Extracted text »
---
Understand, it is one thing to demand a court compensate you – pay a reparation – for a loss suffered by yourself for an event caused by another within the last year, or even decade, it is another thing to demand the court require a reparation for an event or events going back a half century or more in a situation that did not involve you because you were not born yet.
Perhaps we should also reconsider the terminology used to discuss the issue and admit we are talking about Restitution:
noun
- reparation made by giving an equivalent or compensation for loss, damage, or injury caused; indemnification.
- the restoration of property or rights previously taken away, conveyed, or surrendered
Therein is the rub; it is one thing to give back land to the American Indian tribes as an act of restitution for the purpose of reparation. It is another thing to demand cash payments from modern day citizens who never held slaves, stole property much less kidnapped people in the present. Indeed, it could be argued by the current payors that the American welfare system and all of its many forms and mechanisms have been the “reparation” and if the various recipients have done nothing after three generations of President Johnson’s “Great Society” perhaps that’s on them. That, and the fact that the American welfare system does not work, as Charles Murray has suggested in his groundbreaking book Losing Ground.[xv] Perhaps it’s time to rethink all of the various give away programs as Thomas Sowell has suggested in his book the Vision of the Anointed.[xvi]
Moving Forward?
---
Aim a » List the people the passage on reparations mentions by name.

[Dataset rows]
---
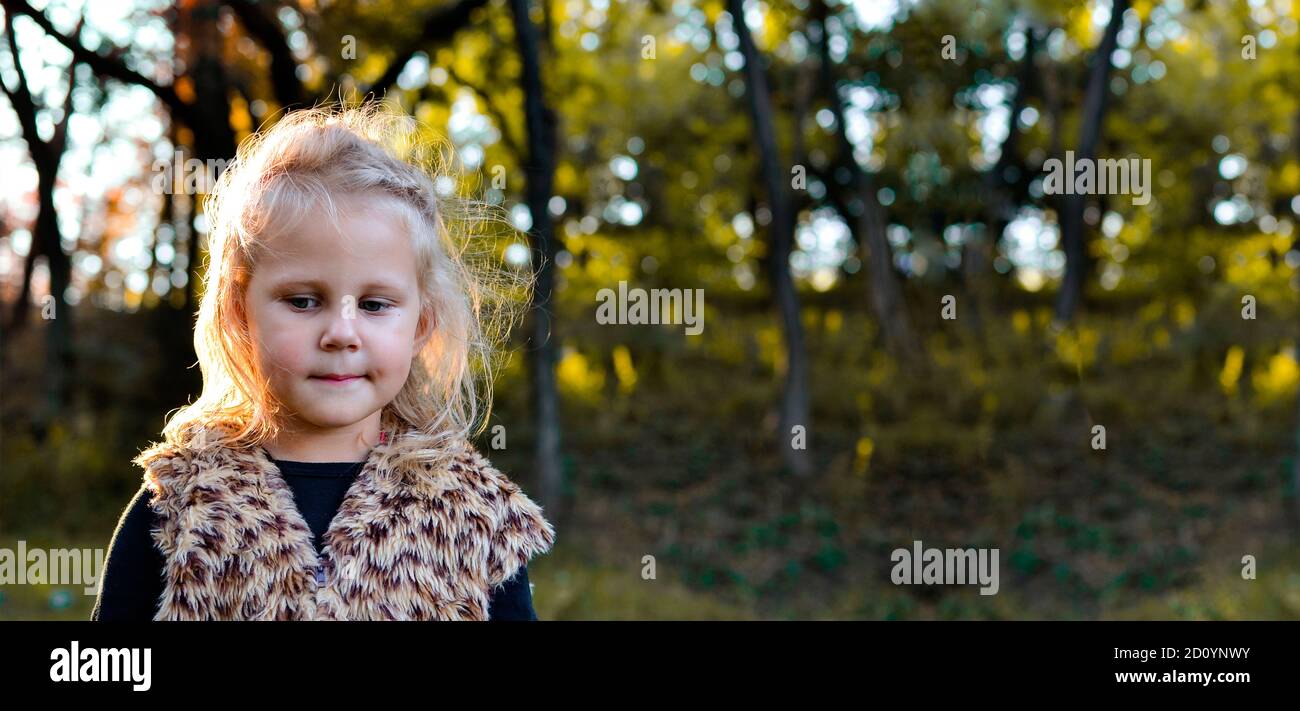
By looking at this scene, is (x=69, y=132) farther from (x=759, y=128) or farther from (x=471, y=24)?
(x=759, y=128)

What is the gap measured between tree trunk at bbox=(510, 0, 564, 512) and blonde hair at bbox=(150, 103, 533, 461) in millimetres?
5590

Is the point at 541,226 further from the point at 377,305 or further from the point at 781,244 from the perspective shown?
the point at 377,305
---
Aim b » Lay out the dataset rows as a JSON list of strings, one string per line, with blank lines skipped and the pictures left out.

Final answer a » President Johnson, Charles Murray, Thomas Sowell

Final answer b »
[
  "By looking at this scene, is (x=69, y=132) farther from (x=759, y=128) or farther from (x=471, y=24)?",
  "(x=759, y=128)",
  "What is the gap measured between tree trunk at bbox=(510, 0, 564, 512) and blonde hair at bbox=(150, 103, 533, 461) in millimetres?",
  "5590",
  "Is the point at 541,226 further from the point at 377,305 or further from the point at 781,244 from the perspective shown?",
  "the point at 377,305"
]